If the marriage isn’t strong, the couple breaks apart.

The trend toward over-parenting is also helped along by the fact that people are having fewer children now than they used to, Woodside notes. That means the attention once focused on several children is now routinely beamed on only one or two.

“It’s not that when you have six you love them less or are less interested in them. But six kids is a lot to be distracted by,” says Woodside.

Not only can the overparenting be lethal to a marriage, it can also lead to a variety of illnesses for the children involved.

They know when mom and dad aren’t getting along, says Woodside, and living with the effects of constant, even subtle fractiousness can lead to anxiety disorders, anorexia, and depression, among other problems.

The Massons used to ensure they had meaningful, adult conversations even in their children’s presence, long before they reached eight and seven years old.

It was easier in the early years to keep those conversations going.

“It’s becoming more and more challenging, we’ve discovered, because of the age they’re at,” says David. “They can now listen and understand what we’re talking about. We either have to find somewhere to go or save it until later or speak in code.”

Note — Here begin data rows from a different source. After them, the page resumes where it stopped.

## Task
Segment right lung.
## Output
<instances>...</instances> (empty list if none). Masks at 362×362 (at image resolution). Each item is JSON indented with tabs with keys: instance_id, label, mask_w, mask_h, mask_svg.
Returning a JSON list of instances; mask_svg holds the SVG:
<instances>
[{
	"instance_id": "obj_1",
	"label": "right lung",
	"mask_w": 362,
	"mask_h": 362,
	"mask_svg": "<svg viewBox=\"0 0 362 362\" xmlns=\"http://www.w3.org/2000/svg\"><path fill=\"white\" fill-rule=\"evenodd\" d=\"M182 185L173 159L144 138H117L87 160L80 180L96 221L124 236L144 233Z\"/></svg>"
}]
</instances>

“But they’ve cracked the code now.”

The couple routinely take their children and the dog out for walks, allowing the kids to charge ahead while David and Linda share details of the day strolling along behind them.

The Huberts happen to live close to both sets of parents. That allows them to get out on a date night once in a while.

Code also prescribes sex — regular and committed.

“I suggest the couple should make a weekly, unbreakable appointment for sex. It’s the ultimate bonding act. It really can heal a lot of ill.”

Woodside says when couples come to him haggard and hurting from too much chaos, he sympathizes. After raising a family, the process of reclaiming the relationship that existed before the children is slow and gradual and can take many, many years.

“It’s an overwhelming task to raise two or three children, especially if both parents are working,” says Woodside.

“There’s not a lot that you can do to mitigate that except be nice to each other.”